Ohne Garantie der sozialen Absicherung entzieht sich die Gesellschaft der Verantwortung, Ausbildung und Weiterbildung als ein individuelles Recht bereitzustellen.

Der Gesetzentwurf sieht für Diplom- und Magisterstudiengänge an den Fachhochschulen sieben Semester, an der Universität neun Semester Regelstudienzeit vor (§ 85 Abs. 2). Dem 'Bachelorgrad' wird ein Studium von 6-8 Semestern Länge zugeordnet (§ 85 Abs. 3). Dies zeigt eine erstaunliche Konzeptionslosigkeit, was unter einem Bachelor verstanden sein will. Wie wenig eindeutig der Begriff Bachelor ist, zeigt ein Blick auf das Ausland:

Während im anglo-amerikanischen System der Bachelor meist einen Studiengang ohne wissenschaftliche und eigenständige Abschlußarbeit vorsieht, auf den dann ein postgradualer Ph.D.- oder Master-Studiengang aufgebaut wird, verleihen die Niederlande für einen Abschluß an den HBOs - diese sind etwa äquivalent zu den deutschen Fachhochschulen - den Bachelor, an den Universitäten dagegen den Master für in beiden Fällen vierjährige Studiengänge.

Innerhalb dieses Zusammenhanges ist es auch interessant die vermeintliche Vergleichbarkeit und Gleichwertigkeit des Titels Bachelor, gerade in den USA, zu widerlegen. "Für die Frage der gegenseitigen Anerkennung spielt die Bezeichnung Bachelor/Master eine relativ geringe Rolle; wesentlich wichtiger ist die Akkreditierung der jeweiligen Grade durch regional und überregional organisierte und sehr oft durch Berufsverbände beeinflußte Akkreditierungsinstitutionen." "Die Anerkennung der akademischen Grade ist keineswegs so eindeutig und transparent, wie es das Grundschema Bachelor-Master-Doktorat hoffen läßt. In den USA gibt es 3 000 verschiedene Bezeichnungen allein in den anerkannten Hochschulen". "mehr und mehr vermeidet man die Bezeichnung des Bachelors" und so werden zunehmend Master, zum Beispiel als Master of Business Administration (MBA), oder Doktortitel, z.B. als Juris Doctor (J.D.) als Abschlußtitel verwendet (aus Klaus Schnitzer, Bachelor- und Masterstudiengänge im Ausland, Juli 1998, Hannover in: HIS Kurzinformation). Die Forderung des Referentenentwurfes, daß die "einander entsprechenden Hochschulabschlüsse gleichwertig sind und die Möglichkeit des Hochschulwechsels erhalten bleibt" (§7 Abs. 1 Satz 6), wird sich vor diesem Hintergrund und nach einer propagierten 'Profilbildung' schwerlich aufrechterhalten lassen.

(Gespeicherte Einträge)
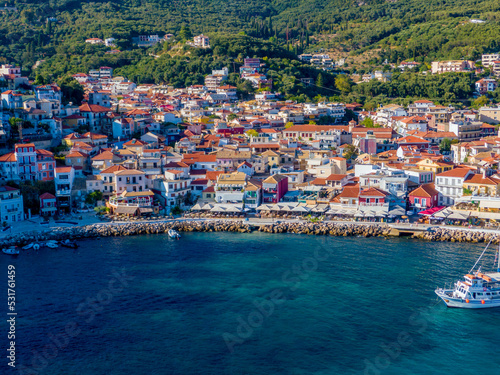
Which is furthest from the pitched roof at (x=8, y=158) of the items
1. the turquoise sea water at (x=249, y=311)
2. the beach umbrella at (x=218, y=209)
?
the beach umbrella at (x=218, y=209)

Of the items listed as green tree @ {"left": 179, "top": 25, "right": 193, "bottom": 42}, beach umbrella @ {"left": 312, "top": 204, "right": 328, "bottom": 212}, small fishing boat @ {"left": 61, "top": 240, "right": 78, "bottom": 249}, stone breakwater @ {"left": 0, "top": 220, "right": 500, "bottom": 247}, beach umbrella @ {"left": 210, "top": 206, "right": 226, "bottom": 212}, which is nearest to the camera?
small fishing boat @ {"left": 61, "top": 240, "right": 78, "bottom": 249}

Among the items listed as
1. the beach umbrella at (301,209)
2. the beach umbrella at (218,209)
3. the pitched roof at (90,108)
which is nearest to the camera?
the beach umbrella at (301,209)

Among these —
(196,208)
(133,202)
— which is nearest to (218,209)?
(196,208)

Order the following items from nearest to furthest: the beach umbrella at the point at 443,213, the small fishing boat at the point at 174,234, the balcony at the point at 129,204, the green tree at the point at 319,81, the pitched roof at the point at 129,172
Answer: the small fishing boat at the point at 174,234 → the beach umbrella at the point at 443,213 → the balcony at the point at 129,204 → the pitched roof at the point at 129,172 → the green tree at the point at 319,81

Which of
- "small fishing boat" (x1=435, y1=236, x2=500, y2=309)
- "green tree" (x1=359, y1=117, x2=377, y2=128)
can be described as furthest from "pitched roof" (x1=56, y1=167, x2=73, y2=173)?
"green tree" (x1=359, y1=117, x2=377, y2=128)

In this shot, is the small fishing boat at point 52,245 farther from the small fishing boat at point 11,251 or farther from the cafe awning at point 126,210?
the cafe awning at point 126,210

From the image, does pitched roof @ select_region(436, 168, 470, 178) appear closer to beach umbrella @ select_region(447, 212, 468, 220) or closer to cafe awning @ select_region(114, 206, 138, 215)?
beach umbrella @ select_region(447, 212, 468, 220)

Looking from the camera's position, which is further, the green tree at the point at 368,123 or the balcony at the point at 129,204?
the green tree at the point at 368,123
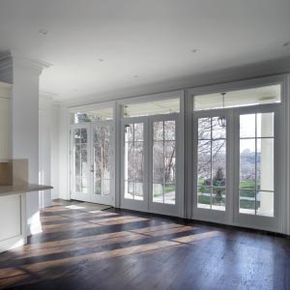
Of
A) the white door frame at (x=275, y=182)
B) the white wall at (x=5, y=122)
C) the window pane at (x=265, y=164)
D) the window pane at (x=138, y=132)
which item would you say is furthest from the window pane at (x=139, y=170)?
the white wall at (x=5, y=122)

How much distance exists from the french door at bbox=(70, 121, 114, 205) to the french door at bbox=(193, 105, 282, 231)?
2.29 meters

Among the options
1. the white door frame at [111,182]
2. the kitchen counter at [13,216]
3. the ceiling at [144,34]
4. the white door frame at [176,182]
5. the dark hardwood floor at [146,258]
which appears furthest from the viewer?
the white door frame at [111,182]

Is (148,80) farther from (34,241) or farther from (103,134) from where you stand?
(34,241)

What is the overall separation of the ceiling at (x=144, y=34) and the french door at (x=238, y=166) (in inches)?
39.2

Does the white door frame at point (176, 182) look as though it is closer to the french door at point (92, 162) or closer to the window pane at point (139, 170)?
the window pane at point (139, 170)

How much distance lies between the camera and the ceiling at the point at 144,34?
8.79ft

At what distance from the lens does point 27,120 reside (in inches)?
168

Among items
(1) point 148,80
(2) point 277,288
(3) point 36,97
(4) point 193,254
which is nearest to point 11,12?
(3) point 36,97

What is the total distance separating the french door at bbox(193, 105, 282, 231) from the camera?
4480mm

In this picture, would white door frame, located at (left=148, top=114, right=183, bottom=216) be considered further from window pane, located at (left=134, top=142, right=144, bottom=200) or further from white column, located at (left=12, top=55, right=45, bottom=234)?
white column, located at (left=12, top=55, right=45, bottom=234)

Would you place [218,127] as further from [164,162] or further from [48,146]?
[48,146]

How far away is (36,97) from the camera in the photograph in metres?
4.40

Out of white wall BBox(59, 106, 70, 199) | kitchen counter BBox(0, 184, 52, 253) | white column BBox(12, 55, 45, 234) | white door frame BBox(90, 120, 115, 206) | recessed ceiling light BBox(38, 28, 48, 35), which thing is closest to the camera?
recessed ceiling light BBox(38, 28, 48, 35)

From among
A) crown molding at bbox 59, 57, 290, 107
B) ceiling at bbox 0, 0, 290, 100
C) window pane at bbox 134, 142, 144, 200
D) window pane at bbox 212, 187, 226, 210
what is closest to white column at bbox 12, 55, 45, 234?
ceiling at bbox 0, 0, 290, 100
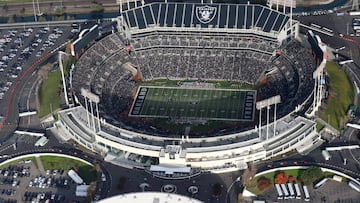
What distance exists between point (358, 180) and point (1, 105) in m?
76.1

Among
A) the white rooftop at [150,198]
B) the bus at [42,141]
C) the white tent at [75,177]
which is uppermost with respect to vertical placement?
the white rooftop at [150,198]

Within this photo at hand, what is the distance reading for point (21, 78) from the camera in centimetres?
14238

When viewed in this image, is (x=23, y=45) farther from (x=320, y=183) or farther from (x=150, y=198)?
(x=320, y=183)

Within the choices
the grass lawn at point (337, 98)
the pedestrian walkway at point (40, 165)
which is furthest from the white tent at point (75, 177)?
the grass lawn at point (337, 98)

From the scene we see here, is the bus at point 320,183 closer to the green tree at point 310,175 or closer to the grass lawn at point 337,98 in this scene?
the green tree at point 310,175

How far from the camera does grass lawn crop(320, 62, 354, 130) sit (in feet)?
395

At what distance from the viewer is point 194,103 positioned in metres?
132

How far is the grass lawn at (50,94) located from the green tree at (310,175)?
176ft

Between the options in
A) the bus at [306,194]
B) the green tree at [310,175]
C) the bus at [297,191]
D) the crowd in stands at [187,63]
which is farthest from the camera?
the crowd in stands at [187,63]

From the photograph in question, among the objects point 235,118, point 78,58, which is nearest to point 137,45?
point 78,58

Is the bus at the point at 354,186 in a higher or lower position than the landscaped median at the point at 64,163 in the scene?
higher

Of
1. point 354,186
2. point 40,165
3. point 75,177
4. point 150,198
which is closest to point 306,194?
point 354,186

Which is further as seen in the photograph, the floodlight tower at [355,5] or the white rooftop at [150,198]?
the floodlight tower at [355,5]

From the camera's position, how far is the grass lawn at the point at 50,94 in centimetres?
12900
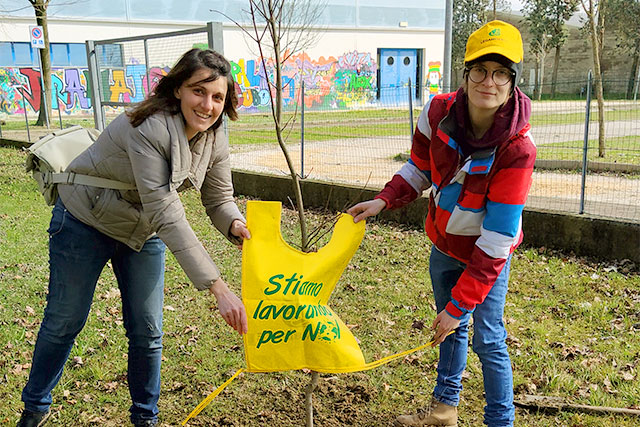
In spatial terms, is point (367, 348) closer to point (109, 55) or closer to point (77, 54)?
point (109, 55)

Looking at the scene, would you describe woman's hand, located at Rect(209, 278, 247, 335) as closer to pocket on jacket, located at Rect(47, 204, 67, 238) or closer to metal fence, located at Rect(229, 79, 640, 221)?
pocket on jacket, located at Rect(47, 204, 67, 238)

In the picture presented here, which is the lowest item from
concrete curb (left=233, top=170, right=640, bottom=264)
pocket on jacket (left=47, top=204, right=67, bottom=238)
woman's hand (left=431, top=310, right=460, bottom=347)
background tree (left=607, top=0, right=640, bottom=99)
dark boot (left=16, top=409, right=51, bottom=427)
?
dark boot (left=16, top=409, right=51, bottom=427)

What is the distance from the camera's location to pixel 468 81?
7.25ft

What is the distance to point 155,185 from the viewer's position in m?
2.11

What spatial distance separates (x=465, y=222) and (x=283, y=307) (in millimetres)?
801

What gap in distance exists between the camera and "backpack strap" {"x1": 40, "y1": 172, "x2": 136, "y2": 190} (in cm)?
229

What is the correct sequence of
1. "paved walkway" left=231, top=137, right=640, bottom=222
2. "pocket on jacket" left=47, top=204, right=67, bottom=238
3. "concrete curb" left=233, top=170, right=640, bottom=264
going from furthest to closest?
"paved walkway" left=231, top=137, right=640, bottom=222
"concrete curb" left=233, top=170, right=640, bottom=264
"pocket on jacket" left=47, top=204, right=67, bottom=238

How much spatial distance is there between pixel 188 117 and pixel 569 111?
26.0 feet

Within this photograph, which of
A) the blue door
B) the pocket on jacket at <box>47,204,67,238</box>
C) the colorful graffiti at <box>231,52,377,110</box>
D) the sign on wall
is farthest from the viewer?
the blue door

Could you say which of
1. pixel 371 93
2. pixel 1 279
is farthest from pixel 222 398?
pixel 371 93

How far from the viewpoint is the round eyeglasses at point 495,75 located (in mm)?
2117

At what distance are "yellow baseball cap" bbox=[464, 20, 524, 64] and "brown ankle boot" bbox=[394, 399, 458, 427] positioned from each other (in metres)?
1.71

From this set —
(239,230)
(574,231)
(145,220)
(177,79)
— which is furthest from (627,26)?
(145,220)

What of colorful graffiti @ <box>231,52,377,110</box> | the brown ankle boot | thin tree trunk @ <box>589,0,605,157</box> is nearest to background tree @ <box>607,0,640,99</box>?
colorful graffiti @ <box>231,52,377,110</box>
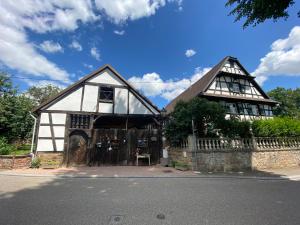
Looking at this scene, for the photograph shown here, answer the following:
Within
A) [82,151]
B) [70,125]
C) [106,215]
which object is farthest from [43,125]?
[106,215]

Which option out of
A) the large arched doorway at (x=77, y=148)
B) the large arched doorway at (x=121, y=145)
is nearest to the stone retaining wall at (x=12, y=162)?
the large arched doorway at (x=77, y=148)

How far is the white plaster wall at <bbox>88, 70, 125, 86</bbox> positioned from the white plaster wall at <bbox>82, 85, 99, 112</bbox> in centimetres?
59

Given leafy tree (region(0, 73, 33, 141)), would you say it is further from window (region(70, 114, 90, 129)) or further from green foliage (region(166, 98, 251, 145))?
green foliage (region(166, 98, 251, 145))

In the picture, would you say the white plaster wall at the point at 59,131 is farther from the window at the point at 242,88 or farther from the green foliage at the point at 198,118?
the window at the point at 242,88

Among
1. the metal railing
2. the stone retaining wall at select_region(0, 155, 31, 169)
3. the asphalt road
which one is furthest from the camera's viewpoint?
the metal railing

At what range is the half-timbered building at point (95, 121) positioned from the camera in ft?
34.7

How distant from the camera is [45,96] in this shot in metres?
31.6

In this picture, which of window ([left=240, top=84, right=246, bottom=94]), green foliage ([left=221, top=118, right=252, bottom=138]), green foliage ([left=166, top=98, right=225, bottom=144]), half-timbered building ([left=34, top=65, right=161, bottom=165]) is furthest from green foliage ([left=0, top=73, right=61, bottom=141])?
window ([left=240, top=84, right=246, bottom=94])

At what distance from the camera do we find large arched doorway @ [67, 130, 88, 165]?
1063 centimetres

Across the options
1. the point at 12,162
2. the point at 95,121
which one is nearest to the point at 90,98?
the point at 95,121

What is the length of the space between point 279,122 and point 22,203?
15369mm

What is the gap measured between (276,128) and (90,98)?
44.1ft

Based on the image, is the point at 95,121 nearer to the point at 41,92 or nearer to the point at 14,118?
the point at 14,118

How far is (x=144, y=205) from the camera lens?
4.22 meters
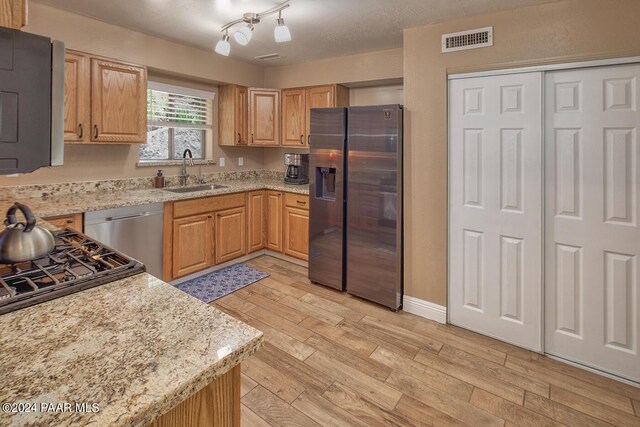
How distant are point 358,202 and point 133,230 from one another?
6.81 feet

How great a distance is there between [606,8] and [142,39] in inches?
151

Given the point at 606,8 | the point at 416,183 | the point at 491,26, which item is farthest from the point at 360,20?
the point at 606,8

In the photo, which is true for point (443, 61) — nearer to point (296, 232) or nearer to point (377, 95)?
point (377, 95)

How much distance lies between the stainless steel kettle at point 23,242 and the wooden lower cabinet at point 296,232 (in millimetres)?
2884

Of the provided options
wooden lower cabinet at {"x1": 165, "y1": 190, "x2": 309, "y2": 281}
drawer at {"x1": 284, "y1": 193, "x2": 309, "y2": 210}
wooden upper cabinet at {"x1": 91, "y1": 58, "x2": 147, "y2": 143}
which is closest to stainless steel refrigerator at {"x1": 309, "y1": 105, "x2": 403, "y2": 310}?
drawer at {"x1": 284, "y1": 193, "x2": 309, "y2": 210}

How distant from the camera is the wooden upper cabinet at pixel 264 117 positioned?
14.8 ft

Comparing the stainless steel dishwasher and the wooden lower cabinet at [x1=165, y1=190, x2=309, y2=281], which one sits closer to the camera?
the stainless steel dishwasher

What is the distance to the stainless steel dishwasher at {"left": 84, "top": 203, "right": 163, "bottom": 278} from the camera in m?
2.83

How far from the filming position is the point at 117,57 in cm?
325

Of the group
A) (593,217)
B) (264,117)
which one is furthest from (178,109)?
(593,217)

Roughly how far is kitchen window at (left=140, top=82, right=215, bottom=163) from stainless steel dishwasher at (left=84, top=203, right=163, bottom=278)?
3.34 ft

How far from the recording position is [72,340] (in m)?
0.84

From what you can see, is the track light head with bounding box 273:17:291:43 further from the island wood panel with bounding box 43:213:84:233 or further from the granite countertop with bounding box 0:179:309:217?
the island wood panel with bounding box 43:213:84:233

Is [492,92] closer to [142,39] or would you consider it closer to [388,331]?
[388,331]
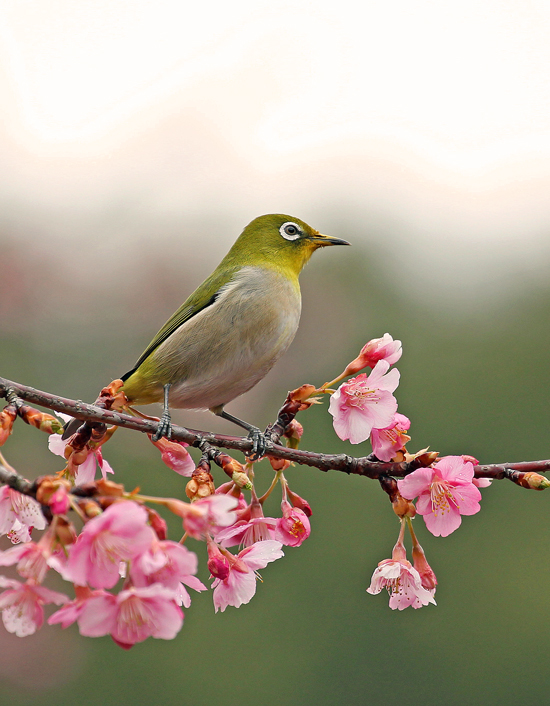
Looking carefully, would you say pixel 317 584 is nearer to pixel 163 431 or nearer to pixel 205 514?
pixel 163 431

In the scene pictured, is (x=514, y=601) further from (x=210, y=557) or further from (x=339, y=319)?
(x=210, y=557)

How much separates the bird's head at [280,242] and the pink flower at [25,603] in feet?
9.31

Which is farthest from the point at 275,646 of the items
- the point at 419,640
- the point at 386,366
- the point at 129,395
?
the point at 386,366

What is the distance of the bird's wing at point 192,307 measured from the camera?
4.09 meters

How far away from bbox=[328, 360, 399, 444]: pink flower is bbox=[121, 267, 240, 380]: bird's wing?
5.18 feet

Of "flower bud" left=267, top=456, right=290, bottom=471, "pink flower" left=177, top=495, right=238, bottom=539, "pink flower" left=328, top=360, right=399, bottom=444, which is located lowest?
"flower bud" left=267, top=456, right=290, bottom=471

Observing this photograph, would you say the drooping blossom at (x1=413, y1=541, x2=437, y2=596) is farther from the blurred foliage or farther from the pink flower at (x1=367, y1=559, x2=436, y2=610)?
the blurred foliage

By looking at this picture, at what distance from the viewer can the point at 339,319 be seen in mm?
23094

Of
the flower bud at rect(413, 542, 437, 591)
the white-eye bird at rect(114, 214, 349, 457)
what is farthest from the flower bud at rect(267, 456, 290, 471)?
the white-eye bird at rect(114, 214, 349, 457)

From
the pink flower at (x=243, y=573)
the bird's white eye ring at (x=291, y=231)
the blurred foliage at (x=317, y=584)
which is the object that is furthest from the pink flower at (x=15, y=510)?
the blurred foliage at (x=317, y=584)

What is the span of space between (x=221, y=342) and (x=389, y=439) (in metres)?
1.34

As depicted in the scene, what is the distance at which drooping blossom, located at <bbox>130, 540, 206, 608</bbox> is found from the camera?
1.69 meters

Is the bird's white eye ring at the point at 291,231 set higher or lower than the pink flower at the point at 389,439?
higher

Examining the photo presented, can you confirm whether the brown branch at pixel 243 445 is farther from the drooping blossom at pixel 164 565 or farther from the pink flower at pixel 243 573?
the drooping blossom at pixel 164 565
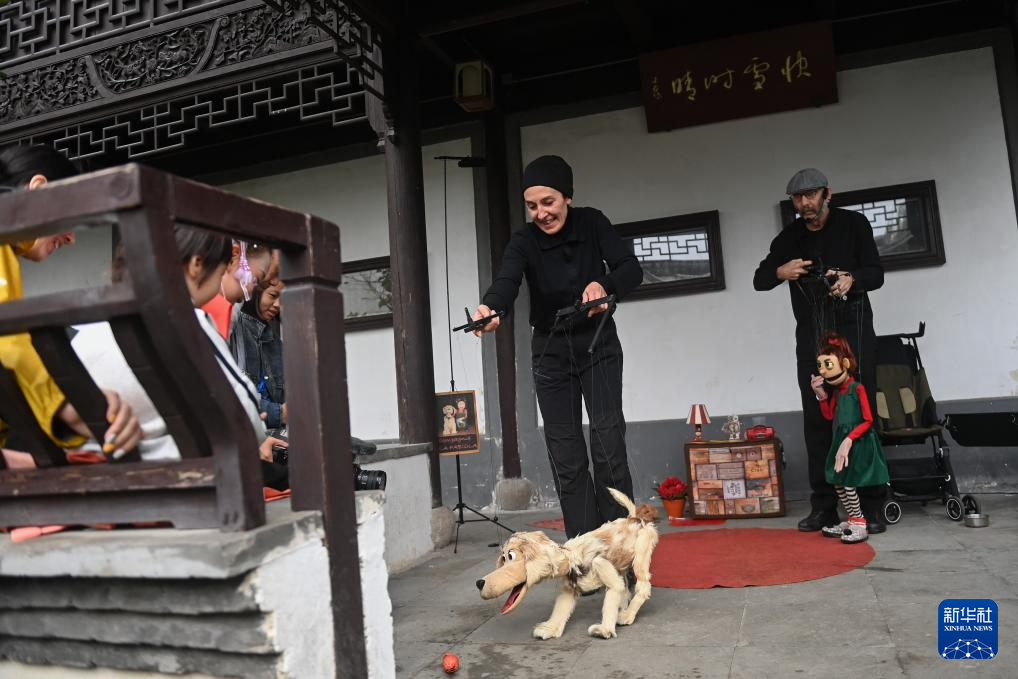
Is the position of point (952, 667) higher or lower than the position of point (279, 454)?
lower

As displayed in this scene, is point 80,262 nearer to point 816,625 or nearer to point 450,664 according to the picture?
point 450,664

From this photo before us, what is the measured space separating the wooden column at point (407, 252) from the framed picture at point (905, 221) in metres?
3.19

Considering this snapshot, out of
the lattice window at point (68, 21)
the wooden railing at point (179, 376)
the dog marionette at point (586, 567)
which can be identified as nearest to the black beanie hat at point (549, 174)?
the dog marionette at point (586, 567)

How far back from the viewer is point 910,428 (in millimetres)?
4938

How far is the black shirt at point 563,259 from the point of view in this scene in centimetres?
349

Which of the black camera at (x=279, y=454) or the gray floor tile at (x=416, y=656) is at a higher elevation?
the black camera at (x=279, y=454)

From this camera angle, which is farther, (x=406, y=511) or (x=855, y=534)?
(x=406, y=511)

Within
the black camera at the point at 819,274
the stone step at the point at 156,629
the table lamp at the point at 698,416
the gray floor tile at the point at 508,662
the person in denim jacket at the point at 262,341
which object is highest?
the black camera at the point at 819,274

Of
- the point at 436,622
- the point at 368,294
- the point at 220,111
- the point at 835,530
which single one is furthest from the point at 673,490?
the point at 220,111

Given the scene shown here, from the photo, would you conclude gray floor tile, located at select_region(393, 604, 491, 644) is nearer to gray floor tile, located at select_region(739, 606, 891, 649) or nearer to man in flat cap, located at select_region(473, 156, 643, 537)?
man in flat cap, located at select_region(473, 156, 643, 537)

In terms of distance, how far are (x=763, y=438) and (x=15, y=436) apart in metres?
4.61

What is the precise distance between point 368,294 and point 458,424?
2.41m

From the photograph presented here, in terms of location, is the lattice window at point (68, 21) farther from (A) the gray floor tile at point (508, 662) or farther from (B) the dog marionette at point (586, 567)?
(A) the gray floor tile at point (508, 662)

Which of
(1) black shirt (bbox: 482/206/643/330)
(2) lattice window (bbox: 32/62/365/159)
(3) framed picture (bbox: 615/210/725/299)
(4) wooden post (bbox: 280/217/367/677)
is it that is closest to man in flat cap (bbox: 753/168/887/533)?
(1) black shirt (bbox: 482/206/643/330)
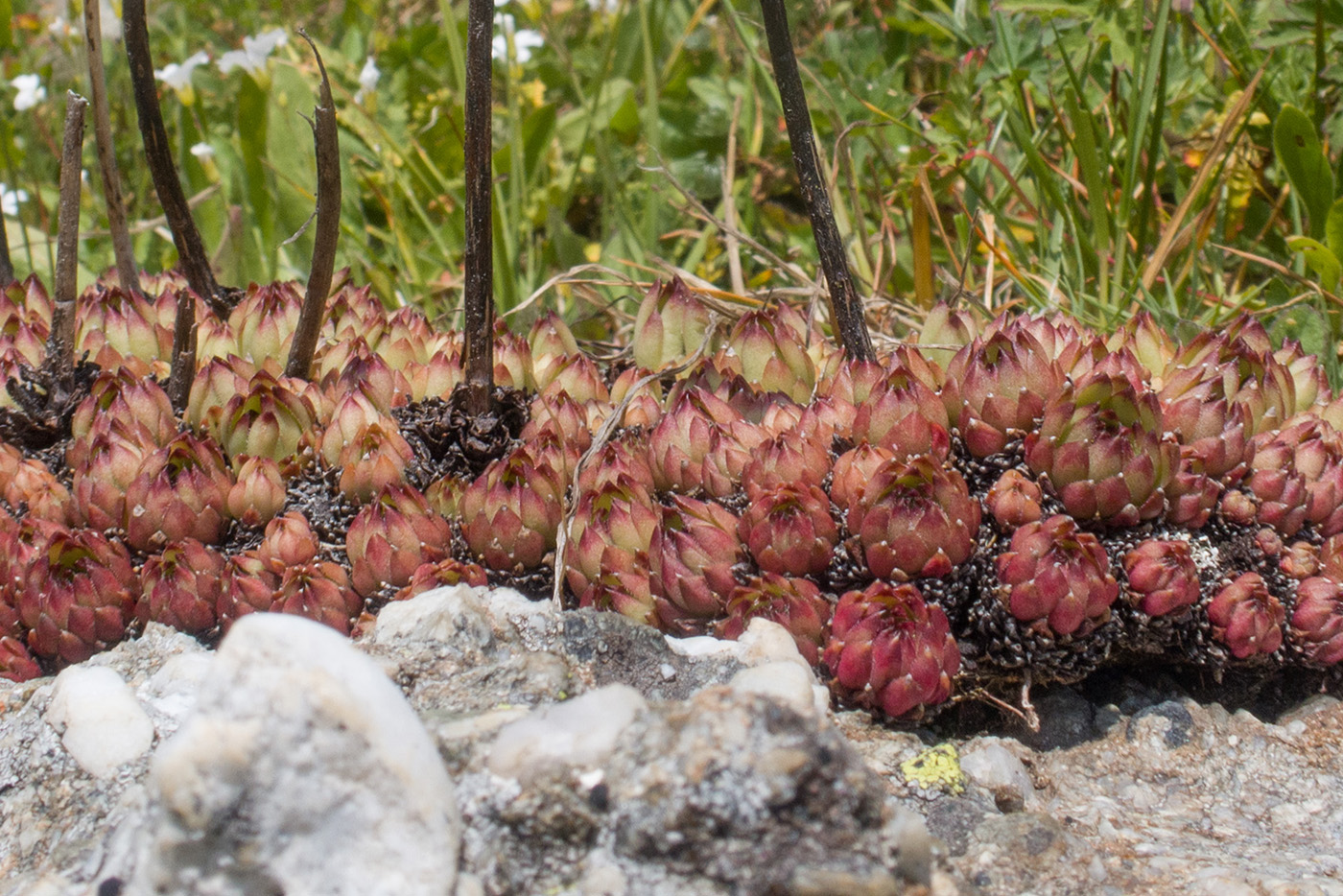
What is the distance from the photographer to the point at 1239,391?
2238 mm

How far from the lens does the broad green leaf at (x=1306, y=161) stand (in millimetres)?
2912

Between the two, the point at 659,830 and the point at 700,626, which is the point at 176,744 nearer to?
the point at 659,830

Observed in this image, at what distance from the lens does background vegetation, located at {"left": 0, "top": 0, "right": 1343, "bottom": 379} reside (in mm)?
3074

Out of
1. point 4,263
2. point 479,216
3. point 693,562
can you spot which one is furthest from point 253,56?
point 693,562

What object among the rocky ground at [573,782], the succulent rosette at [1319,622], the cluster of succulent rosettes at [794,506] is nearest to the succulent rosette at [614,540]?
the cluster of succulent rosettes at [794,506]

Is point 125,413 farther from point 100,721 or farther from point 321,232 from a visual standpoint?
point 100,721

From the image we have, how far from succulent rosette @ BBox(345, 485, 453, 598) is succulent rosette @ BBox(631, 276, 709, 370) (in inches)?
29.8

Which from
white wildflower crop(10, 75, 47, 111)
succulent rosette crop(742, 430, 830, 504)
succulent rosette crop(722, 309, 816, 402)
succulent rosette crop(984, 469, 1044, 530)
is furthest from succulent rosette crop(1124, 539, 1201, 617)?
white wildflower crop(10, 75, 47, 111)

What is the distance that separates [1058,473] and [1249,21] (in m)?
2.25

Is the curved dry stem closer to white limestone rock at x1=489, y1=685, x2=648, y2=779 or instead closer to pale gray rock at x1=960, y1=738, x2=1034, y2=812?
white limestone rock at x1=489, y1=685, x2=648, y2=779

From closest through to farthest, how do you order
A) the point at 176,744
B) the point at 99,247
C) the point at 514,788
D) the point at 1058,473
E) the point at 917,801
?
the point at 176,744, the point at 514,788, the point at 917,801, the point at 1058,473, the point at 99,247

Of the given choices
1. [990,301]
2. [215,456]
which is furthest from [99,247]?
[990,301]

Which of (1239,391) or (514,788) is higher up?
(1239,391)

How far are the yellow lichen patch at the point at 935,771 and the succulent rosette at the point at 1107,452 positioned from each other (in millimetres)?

Zur Aufgabe: Übertrage diesen Satz aus dem Textauszug über den Bachelorabschluss ins Englische: „Ohne Garantie der sozialen Absicherung entzieht sich die Gesellschaft der Verantwortung, Ausbildung und Weiterbildung als ein individuelles Recht bereitzustellen.“

Die Lösung: Without a guarantee of social security, society evades its responsibility to provide education and further training as an individual right.